──────── SOURCE DATA ────────

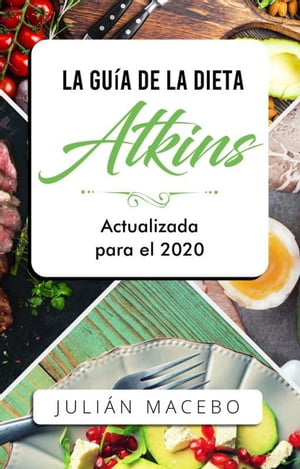 LA GUíA DE LA DIETA

Atkins

Actualizada para el 2020

JULIÁN MACEBO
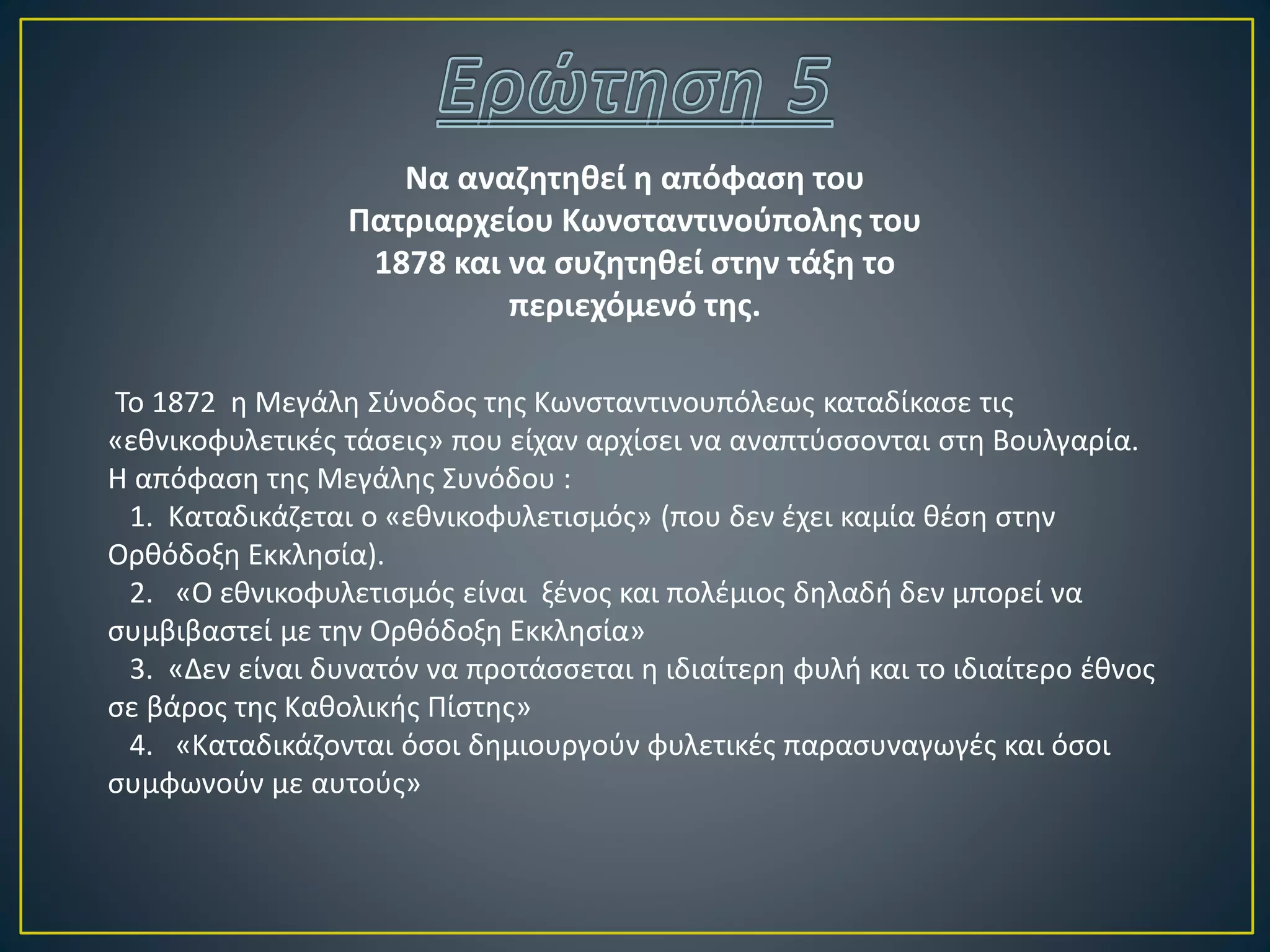 Ερώτηση 5

Να αναζητηθεί η απόφαση του Πατριαρχείου Κωνσταντινούπολης του 1878 και να συζητηθεί στην τάξη το περιεχόμενό της.

Το 1872 η Μεγάλη Σύνοδος της Κωνσταντινουπόλεως καταδίκασε τις «εθνικοφυλετικές τάσεις» που είχαν αρχίσει να αναπτύσσονται στη Βουλγαρία. Η απόφαση της Μεγάλης Συνόδου :
1. Καταδικάζεται ο «εθνικοφυλετισμός» (που δεν έχει καμία θέση στην Ορθόδοξη Εκκλησία).
2. «Ο εθνικοφυλετισμός είναι ξένος και πολέμιος δηλαδή δεν μπορεί να συμβιβαστεί με την Ορθόδοξη Εκκλησία»
3. «Δεν είναι δυνατόν να προτάσσεται η ιδιαίτερη φυλή και το ιδιαίτερο έθνος σε βάρος της Καθολικής Πίστης»
4. «Καταδικάζονται όσοι δημιουργούν φυλετικές παρασυναγωγές και όσοι συμφωνούν με αυτούς»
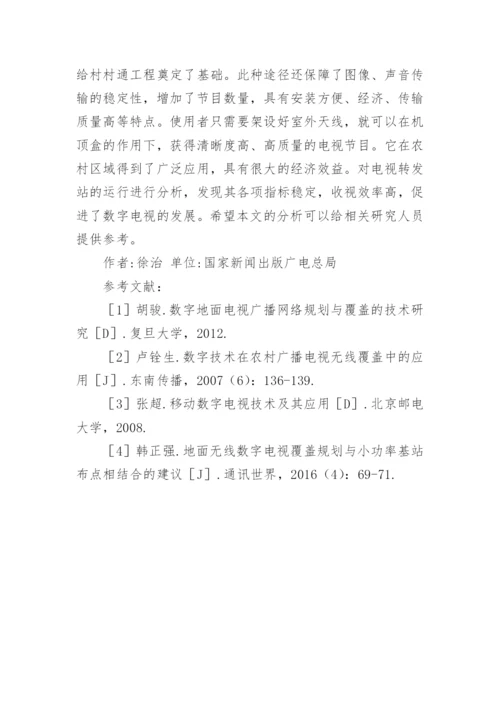 给村村通工程奠定了基础。此种途径还保障了图像、声音传输的稳定性，增加了节目数量，具有安装方便、经济、传输质量高等特点。使用者只需要架设好室外天线，就可以在机顶盒的作用下，获得清晰度高、高质量的电视节目。它在农村区域得到了广泛应用，具有很大的经济效益。对电视转发站的运行进行分析，发现其各项指标稳定，收视效率高，促进了数字电视的发展。希望本文的分析可以给相关研究人员提供参考。

作者：徐治 单位：国家新闻出版广电总局

参考文献：

［1］胡骏.数字地面电视广播网络规划与覆盖的技术研究［D］.复旦大学，2012.

［2］卢铨生.数字技术在农村广播电视无线覆盖中的应用［J］.东南传播，2007（6）：136-139.

［3］张超.移动数字电视技术及其应用［D］.北京邮电大学，2008.

［4］韩正强.地面无线数字电视覆盖规划与小功率基站布点相结合的建议［J］.通讯世界，2016（4）：69-71.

────────

- [PROMPT]
Your answer should be each line from the preceding material in which the word "εθνικοφυλετισμός" occurs.

- [ANSWER]
1. Καταδικάζεται ο «εθνικοφυλετισμός» (που δεν έχει καμία θέση στην Ορθόδοξη Εκκλησία).
2. «Ο εθνικοφυλετισμός είναι ξένος και πολέμιος δηλαδή δεν μπορεί να συμβιβαστεί με την Ορθόδοξη Εκκλησία»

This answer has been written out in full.